Zunächst ist festzuhalten, das Vater Staat die Hände bei den Lastern Rauchen, Alkohol, Glücksspiel weit aufhält. Dies ist einerseits dem fiskalischen Interesse geschuldet, wird aber auch mit Lenkungswirkung der Steuer und externen Effekten der Laster begründet. Bei Lebensmitteln ist es derzeit anders: der Konsum wird mit einem ermäßigten Mehrwertsteuersatz in der BRD befeuert. Vermutlich geht das auf vergangene Zeiten zurück – Nachkriegsjahre – in denen Lebensmittel sehr knapp waren, und der Bevölkerungsbedarf nicht ausreichend gedeckt wurde. Ein Blick in die nationale Gesundheitsstatistik zeigt, dass diese Tage längst vorbei sind und damit die Grundlage für diese Argumentation entzogen ist. Im Gegenteil, die Lebensmittelproduktion und der Lebensmittelkonsum bereiten externe Kosten, die nicht in den Marktpreisen enthalten sind. In der gesellschaftlichen Diskussion steht dabei derzeit die Produktion – Ökologie, Tierwohl, Preise, Agrarstrukturwandel – im Vordergrund. Der Konsumentenwunsch nach billiger überschüssiger Ernährung – sprich Völlerei – ist derzeit aber ein Tabu obwohl er unserem Gesundheitssystem Milliarden Kosten jährlich bereitet. Wohl gemerkt, es sind nicht einzelne Lebensmittel bzw. deren Inhaltsstoffe wie Zucker und Fett, die ein Problem darstellen. Es ist die Maßlosigkeit des Lebensmittelkonsums (Ökonomen ist dies unter der Annahme „Nichtsättigung im Konsum“ bekannt), von der die Kosten im Gesundheitssystem ausgehen.

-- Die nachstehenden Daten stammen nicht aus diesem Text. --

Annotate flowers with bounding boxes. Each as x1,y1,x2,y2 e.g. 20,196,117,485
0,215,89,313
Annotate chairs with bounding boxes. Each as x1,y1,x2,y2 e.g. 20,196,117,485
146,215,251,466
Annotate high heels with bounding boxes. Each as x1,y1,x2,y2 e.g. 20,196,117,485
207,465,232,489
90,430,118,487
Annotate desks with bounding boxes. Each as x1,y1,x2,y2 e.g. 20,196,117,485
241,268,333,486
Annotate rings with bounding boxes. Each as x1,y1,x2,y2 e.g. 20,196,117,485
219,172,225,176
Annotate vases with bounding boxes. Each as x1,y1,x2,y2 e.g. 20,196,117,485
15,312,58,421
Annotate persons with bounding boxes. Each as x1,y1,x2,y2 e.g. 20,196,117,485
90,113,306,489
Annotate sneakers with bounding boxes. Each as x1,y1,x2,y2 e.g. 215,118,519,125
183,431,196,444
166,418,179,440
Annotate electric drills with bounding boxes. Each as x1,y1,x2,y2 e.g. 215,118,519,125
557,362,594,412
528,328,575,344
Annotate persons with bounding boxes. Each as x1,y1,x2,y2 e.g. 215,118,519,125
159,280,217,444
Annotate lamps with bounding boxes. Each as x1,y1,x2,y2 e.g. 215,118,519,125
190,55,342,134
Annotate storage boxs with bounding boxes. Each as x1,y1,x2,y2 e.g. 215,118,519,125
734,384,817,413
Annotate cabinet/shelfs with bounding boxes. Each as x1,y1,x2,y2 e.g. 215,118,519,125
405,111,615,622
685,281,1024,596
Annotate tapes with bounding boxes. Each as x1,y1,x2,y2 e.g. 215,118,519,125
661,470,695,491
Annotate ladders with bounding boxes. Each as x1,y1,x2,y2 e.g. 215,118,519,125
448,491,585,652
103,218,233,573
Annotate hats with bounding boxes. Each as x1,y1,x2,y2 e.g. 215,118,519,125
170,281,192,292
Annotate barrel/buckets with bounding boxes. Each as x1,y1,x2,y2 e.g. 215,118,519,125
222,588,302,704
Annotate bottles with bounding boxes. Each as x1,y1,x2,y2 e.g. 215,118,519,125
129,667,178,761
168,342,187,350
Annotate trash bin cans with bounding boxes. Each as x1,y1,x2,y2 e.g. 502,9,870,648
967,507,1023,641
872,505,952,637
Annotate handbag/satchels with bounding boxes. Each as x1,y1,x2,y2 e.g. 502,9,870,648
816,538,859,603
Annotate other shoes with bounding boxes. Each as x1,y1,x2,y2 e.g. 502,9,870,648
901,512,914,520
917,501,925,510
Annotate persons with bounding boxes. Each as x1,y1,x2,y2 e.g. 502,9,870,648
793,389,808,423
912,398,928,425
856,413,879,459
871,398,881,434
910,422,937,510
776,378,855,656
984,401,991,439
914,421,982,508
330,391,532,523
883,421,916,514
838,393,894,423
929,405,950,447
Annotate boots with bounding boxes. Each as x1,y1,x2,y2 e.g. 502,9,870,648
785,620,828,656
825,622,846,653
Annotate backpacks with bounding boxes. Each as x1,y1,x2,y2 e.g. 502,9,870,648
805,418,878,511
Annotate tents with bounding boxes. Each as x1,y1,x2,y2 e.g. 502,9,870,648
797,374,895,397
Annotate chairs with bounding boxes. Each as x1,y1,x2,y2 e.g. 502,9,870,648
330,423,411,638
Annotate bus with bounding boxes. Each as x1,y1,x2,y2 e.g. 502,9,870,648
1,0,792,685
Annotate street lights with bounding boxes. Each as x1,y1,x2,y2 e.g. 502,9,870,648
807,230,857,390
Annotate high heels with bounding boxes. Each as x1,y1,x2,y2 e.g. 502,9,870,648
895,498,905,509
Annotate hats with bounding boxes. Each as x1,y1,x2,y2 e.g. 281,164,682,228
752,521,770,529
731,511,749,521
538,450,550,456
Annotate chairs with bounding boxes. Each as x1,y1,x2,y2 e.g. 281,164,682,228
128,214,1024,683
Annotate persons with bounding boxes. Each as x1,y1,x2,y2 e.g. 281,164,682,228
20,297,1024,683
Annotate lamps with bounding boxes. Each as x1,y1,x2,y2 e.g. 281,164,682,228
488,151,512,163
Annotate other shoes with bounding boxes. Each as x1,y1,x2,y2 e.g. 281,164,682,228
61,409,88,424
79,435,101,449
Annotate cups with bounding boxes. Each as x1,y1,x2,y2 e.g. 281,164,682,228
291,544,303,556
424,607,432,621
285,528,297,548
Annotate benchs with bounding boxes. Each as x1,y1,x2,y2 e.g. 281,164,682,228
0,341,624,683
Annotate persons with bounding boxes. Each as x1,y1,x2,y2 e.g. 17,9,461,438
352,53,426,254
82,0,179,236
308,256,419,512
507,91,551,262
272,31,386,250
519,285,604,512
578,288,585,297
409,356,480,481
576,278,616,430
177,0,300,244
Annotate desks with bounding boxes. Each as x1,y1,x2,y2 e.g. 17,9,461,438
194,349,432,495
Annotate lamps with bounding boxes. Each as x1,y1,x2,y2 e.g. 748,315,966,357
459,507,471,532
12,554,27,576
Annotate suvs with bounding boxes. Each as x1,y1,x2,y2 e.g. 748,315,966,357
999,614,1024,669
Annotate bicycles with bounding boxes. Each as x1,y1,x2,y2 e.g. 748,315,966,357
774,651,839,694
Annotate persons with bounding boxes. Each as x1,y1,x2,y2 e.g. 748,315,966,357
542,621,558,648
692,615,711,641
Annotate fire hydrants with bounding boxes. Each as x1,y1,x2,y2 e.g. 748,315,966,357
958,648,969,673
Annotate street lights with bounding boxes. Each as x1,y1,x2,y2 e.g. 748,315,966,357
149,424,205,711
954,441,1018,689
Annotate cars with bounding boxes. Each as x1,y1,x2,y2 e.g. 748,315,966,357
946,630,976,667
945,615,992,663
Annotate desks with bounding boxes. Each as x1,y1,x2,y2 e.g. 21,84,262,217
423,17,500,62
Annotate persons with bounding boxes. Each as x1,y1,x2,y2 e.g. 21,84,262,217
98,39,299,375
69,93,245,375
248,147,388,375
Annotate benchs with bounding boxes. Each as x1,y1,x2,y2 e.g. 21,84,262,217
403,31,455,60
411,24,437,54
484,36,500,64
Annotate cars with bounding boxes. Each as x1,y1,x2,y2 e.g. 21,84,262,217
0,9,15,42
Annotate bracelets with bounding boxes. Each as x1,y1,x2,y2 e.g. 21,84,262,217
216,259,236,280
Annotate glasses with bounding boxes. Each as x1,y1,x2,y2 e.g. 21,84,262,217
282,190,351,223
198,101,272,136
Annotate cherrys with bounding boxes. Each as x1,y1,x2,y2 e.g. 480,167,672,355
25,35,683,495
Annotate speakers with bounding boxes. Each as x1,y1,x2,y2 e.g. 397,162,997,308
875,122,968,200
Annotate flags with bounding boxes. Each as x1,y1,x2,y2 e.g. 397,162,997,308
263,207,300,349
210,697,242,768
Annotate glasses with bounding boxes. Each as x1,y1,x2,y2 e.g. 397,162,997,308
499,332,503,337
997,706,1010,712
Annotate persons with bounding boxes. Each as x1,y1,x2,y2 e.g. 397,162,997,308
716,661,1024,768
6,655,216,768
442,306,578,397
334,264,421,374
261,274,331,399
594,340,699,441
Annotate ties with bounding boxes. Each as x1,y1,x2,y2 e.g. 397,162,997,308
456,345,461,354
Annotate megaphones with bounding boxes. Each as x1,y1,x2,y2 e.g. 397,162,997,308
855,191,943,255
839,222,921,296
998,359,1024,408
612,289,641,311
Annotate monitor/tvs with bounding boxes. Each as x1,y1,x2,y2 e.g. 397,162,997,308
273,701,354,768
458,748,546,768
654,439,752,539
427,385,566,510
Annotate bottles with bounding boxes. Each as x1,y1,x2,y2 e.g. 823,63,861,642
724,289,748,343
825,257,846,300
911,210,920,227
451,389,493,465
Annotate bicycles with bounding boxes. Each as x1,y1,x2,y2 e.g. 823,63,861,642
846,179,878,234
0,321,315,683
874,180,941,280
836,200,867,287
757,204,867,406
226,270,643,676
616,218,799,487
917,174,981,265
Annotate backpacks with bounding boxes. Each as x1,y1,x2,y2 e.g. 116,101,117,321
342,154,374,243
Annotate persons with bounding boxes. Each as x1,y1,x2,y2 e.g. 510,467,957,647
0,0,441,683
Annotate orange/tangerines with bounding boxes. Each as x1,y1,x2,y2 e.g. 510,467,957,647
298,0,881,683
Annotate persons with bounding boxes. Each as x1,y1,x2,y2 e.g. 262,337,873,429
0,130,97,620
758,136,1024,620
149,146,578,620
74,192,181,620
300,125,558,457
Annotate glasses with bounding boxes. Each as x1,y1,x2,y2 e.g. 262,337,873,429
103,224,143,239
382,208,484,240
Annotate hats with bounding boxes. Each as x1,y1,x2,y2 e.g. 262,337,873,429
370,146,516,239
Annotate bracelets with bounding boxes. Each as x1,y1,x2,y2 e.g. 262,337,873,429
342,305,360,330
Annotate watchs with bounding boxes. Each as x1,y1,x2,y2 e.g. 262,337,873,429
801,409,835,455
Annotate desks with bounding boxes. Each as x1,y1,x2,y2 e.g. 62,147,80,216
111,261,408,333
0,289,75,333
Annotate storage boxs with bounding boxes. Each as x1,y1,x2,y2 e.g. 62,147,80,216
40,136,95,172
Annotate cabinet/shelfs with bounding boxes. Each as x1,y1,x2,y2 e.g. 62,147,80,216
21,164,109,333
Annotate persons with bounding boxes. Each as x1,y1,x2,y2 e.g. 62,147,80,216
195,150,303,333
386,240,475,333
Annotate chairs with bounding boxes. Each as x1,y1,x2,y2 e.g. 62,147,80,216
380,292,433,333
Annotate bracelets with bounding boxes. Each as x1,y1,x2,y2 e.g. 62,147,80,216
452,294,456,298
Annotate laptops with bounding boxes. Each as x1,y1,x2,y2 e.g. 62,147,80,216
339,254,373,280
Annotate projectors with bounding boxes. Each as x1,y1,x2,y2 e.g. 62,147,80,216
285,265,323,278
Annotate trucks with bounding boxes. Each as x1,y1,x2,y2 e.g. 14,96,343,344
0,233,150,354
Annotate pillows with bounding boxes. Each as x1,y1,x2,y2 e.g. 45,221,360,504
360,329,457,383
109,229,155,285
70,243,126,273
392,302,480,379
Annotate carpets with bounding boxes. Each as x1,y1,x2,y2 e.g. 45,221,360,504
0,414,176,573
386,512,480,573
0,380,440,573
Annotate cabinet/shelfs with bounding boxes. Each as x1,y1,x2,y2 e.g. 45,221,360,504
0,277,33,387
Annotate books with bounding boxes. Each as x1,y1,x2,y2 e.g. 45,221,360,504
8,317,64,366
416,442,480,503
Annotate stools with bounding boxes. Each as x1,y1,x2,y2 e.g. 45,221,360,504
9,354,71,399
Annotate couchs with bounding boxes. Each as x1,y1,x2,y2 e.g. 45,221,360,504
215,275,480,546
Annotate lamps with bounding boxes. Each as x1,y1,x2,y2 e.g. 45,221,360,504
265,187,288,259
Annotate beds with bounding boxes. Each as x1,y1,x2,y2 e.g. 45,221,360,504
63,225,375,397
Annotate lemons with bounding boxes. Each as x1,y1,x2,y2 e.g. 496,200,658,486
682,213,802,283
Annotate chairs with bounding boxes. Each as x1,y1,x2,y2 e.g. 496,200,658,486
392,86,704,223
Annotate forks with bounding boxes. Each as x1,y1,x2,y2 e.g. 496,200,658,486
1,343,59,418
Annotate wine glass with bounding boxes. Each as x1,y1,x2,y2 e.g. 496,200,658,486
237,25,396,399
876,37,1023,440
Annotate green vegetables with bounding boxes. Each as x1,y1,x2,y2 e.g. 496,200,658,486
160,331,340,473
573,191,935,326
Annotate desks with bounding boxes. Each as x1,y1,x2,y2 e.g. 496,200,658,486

Diese Maßlosigkeit drückt sich in einem dauerhaften Energieüberschuss aus, der uns Konsumenten auf den Rippen hängen bleibt und von der die volkswirtschaftlichen Kosten bestimmt werden. Zielführend ist es deshalb, durch monetäre Honorierung oder Sanktionierung (Bonus, Pigout-Steuer, Property Rights) das Konsumentenverhalten in eine bessere Richtung zu lenken. Als Maß kann hier der BMI, der Bauchumfang etc. zur Abschätzung des Energieüberschuss dienen. Bei der Stromenergieaufnahme erleben wir derzeit ein Boom bei den „smart-meter“. Vielleicht bekommen wir in Zukunft ähnlich präzises für unseren eigenen alltäglichen Energiehaushalt.